Tyson probably falls short of making the top 15 heavyweights of all time. But there is more to making the hall of fame than being high on all time great lists. Impact to the sport and popularity also matter. Tyson’s impact on boxing, and his popularity worldwide, rival any other fighter in the history of boxing. In terms of being an icon in boxing during his era, Tyson is right up there with Jack Dempsey, Joe Louis, and Muhammad Ali. We are talking about the Hall of FAME, and no one was more famous during his era than Mike Tyson.
The way that people took to Tyson so quickly was unreal. He become a pop culture phenom and will be remember for as long as people remember boxing.
So, my Brock Lesnar vs. Shane Carwin prediction bombed… again, it favored the other guy. People should probably bet against me everytime I call a fight. It seems cardio would be the bane of Shane Carwin’s fighting life. He was completely wasted after the first round, what a pity. How Cain Velasquez would do against Lesnar should give us an idea as to how a Fedor – Lesnar tousle will turn out.
You almost had it though my friend. That first round was all Carwin and the referee had a few spots where he could have called off the fight, declaring Shane the winner, and nobody would have argued. Brock has the heart of a champion for surviving the round, then coming back in the very next round to win the fight with a choke out. Forget about it.

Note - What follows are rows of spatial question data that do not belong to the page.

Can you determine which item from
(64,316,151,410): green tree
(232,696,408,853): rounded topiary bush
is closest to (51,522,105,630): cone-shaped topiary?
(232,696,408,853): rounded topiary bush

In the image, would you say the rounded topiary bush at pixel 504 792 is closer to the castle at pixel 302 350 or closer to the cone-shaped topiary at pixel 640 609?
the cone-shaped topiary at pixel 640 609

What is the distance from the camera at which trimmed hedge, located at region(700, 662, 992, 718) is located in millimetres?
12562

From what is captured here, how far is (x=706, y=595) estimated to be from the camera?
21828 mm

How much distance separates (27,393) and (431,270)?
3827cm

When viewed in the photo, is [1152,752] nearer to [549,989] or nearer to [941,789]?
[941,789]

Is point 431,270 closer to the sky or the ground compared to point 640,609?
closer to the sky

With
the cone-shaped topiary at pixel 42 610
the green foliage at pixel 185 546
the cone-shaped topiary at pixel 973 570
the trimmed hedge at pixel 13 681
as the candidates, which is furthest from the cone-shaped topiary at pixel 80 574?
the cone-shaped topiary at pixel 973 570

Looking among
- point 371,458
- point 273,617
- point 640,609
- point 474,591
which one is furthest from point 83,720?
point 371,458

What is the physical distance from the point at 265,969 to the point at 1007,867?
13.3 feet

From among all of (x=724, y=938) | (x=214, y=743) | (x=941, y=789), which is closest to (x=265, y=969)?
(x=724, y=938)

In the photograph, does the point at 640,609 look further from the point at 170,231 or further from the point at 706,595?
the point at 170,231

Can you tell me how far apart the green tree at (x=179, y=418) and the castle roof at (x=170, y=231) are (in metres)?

Cain Velasquez is a quality opponent and should be a handful for Lesnar as well. I think I have stated this before, but I have Velasquez above Fedor right now because Emelianenko is past his prime as shown by his less than stellar performances in his last few fights. But you are right, Velasquez is a younger, but not as polished or dynamic, version of Fedor. Velasquez vs. Lesnar will happen on October 23 as the main event for UFC 121. I’m looking forward to it.